Als een gebied op grond van de planologische mogelijkheden niet als bestaand stedelijk gebied kan worden aangemerkt, kunnen omstandigheden als bijvoorbeeld de situering van het plangebied aansluitend aan bebouwing er in beginsel niet toe leiden dat een gebied toch als bestaand stedelijk gebied moet worden aangemerkt. Daarvoor wijst de Afdeling naar 10.2 van haar uitspraak van 28 juni 2017, ECLI:NL:RVS:2017:1724. De Afdeling ziet geen aanleiding om in dit geval een uitzondering te maken op dit uitgangspunt. Het plangebied wordt namelijk niet aan alle zijden omsloten door bestaand stedelijk gebied. Aan één zijde grenst het plangebied immers aan gronden met een agrarische bestemming. De Afdeling wijst ter vergelijking naar 8.1 van haar uitspraak van 16 december 2020, ECLI:NL:RVS:2020:2896.

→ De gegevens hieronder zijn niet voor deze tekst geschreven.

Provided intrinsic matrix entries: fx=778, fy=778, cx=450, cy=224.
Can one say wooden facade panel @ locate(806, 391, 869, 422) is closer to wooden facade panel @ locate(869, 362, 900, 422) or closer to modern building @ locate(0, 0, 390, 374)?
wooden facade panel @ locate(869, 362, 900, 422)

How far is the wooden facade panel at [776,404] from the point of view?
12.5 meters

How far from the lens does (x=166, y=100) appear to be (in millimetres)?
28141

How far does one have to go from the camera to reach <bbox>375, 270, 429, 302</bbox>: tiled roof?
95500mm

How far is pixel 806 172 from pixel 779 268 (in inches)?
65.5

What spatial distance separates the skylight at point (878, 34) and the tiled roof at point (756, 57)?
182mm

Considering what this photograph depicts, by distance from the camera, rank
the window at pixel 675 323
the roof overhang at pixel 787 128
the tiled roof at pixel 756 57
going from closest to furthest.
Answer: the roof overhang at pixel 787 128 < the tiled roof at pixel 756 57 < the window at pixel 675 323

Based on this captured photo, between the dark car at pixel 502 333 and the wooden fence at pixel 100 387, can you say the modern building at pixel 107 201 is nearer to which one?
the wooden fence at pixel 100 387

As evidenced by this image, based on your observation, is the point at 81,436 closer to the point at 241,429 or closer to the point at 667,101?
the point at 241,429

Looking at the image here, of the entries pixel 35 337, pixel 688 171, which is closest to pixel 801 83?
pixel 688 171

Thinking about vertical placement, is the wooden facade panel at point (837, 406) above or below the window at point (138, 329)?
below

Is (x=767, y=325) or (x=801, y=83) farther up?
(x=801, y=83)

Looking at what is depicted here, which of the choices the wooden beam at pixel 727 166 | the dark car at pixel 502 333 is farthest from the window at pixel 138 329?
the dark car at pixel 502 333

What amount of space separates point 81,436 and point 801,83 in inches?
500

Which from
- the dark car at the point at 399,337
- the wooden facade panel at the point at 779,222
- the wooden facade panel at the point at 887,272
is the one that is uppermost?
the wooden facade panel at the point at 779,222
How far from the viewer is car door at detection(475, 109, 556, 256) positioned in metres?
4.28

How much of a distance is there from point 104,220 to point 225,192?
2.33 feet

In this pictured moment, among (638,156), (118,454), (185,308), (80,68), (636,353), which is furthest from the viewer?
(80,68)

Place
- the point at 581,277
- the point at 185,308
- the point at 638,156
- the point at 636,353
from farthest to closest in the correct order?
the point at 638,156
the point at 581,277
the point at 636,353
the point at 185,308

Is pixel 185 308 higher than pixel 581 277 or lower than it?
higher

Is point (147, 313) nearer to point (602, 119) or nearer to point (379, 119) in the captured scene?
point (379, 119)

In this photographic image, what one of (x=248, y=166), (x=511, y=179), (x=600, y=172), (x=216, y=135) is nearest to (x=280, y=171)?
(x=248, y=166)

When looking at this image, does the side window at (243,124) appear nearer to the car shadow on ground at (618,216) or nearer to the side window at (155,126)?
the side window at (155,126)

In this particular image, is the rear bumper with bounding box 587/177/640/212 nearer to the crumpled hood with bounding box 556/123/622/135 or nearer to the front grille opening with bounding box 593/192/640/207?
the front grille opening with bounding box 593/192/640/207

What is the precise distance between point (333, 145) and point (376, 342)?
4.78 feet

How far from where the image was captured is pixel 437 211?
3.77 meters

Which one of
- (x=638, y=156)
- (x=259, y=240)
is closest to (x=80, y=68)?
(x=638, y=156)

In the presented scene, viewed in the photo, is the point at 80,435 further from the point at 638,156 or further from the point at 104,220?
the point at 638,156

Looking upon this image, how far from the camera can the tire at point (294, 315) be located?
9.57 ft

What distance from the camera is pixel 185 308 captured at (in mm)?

* ABRvS 6 januari 2023, ECLI:NL:RVS:2023:47: Awb, EVOA; overbrenging bodemassen, vovo, PFAS
Naar voorlopig oordeel van de voorzieningenrechter heeft de staatssecretaris niet aannemelijk gemaakt dat de elementen als bedoeld in artikel 23, eerste lid, aanhef en onder b en d, van de Kra niet zijn gespecificeerd in de aan Heros verleende omgevingsvergunning. De staatssecretaris stelt in het besluit van 7 december 2022 weliswaar dat lozingsnormen voor PFAS in de vigerende omgevingsvergunning ontbreken, maar uit artikel 23, eerste lid, aanhef en onder b en d, van de Kra volgt niet rechtstreeks dat dergelijke normen in een vergunning als hier aan de orde moeten zijn opgenomen. Naar voorlopig oordeel van de voorzieningenrechter heeft de staatssecretaris ten onrechte bezwaar gemaakt tegen de overbrenging als bedoeld in de kennisgeving op grond van artikel 12, eerste lid, aanhef en onder a, van de EVOA.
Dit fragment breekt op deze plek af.